Se da una parte si frena, dall’altra si aprono nuove vie da percorrere come la fusione tra Ubi Banca e Bper. Il gruppo modenese guidato da Alessandro Vandelli sta ultimando l’integrazione di Unipol Banca, ma questo non lo ferma nel proprio processo di crescita. A sostenere Vandelli ci sarebbero anche i soci forti di Bper: Unipol (18,96%) e la Fondazione Banco di Sardegna (10,35%) che vedrebbero in una fusione con Ubi banca una nuova spinta della redditività. Su questo scenario c’è una dichiarazione dello stesso Vandelli che pesa sulla possibile governance: “Se si arrivasse ad un tavolo di trattativa, la mia posizione non sarà un problema”.

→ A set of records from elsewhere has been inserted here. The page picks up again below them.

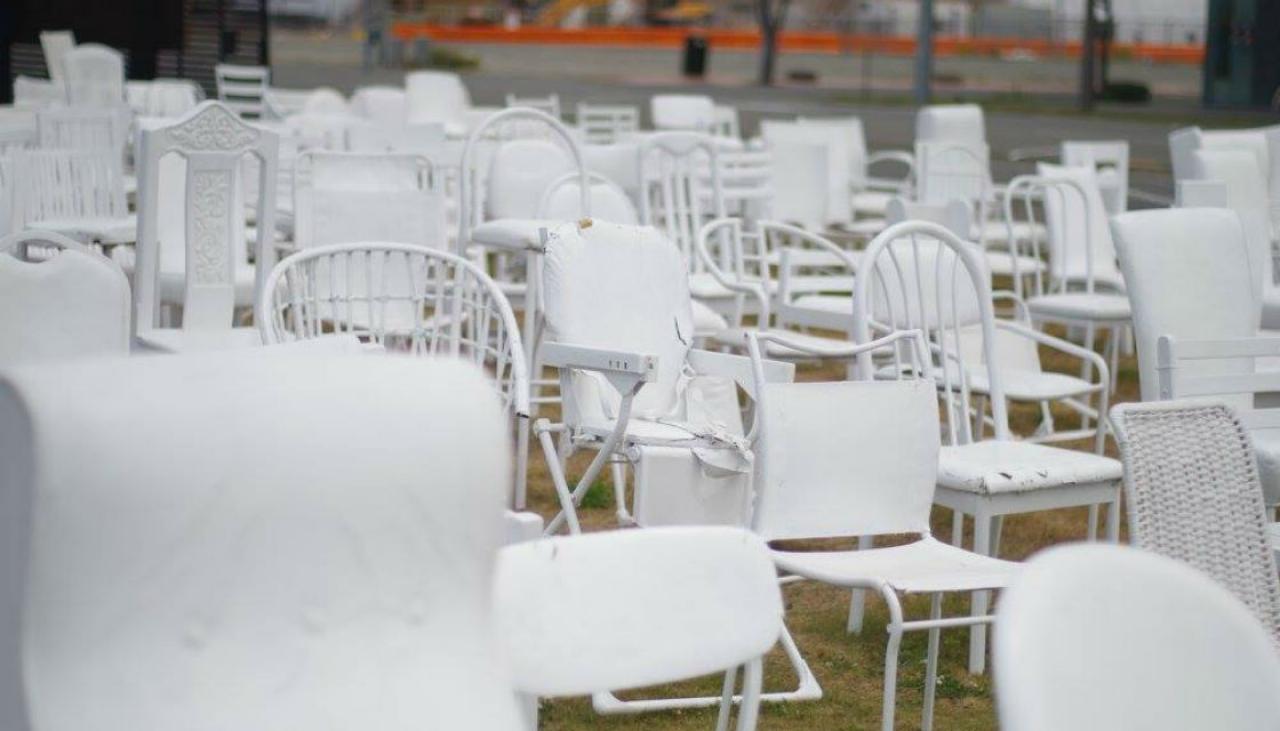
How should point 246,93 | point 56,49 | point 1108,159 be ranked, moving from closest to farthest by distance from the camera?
point 1108,159
point 246,93
point 56,49

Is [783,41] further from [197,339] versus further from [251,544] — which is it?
[251,544]

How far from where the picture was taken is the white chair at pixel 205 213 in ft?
17.3

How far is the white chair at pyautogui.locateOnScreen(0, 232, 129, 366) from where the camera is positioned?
326 centimetres

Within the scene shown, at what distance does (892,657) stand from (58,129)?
5.19 m

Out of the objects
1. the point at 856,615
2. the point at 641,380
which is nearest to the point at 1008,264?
the point at 856,615

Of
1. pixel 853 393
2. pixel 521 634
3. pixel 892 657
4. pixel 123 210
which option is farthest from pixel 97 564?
pixel 123 210

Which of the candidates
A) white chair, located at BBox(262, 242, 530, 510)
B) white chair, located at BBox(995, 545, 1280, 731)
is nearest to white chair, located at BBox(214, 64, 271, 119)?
white chair, located at BBox(262, 242, 530, 510)

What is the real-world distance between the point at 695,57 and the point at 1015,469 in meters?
32.2

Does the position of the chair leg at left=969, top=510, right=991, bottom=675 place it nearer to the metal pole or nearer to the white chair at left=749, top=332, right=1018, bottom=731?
the white chair at left=749, top=332, right=1018, bottom=731

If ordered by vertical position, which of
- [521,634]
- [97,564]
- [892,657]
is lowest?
[892,657]

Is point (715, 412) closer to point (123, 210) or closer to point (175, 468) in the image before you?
point (175, 468)

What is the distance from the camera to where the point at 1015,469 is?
4.18 meters

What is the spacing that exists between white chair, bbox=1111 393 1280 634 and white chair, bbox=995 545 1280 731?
120 centimetres

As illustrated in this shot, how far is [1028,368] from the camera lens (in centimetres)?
586
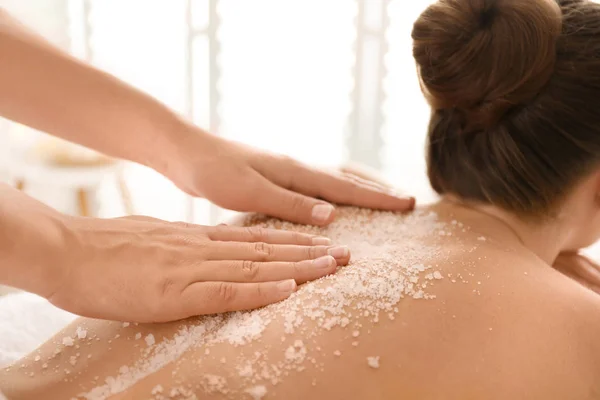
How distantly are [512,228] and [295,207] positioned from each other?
0.36 metres

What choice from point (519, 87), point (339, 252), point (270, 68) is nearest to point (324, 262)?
point (339, 252)

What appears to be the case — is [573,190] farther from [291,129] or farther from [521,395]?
[291,129]

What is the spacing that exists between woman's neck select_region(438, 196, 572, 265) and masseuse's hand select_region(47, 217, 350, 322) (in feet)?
0.74

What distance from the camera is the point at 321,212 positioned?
112 centimetres

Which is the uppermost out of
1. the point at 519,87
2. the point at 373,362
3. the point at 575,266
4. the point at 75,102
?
the point at 519,87

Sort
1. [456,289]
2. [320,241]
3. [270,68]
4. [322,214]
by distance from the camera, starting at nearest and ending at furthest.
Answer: [456,289] → [320,241] → [322,214] → [270,68]

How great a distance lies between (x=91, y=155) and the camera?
2.44 metres

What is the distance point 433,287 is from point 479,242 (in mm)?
147

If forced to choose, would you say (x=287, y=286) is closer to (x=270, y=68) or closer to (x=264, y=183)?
(x=264, y=183)

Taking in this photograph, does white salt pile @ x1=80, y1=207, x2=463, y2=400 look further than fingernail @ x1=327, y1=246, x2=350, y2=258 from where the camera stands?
No

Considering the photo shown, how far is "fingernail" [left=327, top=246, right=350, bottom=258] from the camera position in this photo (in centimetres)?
96

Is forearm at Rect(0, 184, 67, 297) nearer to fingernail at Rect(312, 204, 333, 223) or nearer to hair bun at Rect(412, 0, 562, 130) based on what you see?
fingernail at Rect(312, 204, 333, 223)

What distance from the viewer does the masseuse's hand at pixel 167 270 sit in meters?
0.88

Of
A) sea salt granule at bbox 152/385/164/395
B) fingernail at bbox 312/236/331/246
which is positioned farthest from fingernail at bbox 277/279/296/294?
sea salt granule at bbox 152/385/164/395
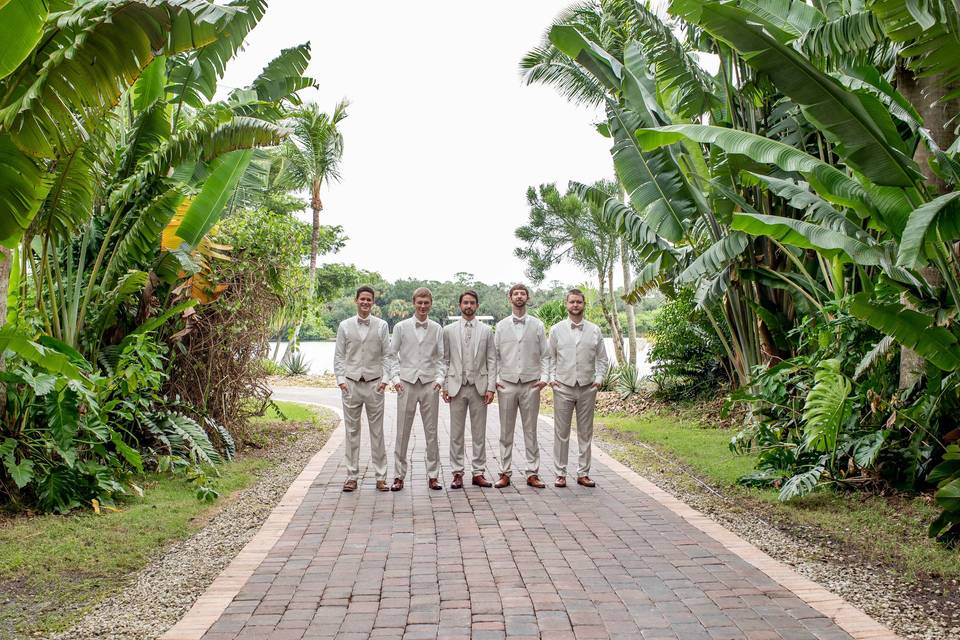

In questo scenario non manca il tassello Monte Paschi di Siena. Entro fine anno, infatti, Roma e Bruxelles potrebbero definire le fasi della privatizzazione con opzioni vantaggiose. È a questi opzioni che Massiah, da sempre contrario alla fusione con Mps, potrebbe riconsiderare la sua posizione e portare finalmente all’altare la banca di Siena dalla prestigiosa storia screziata dal recente passato.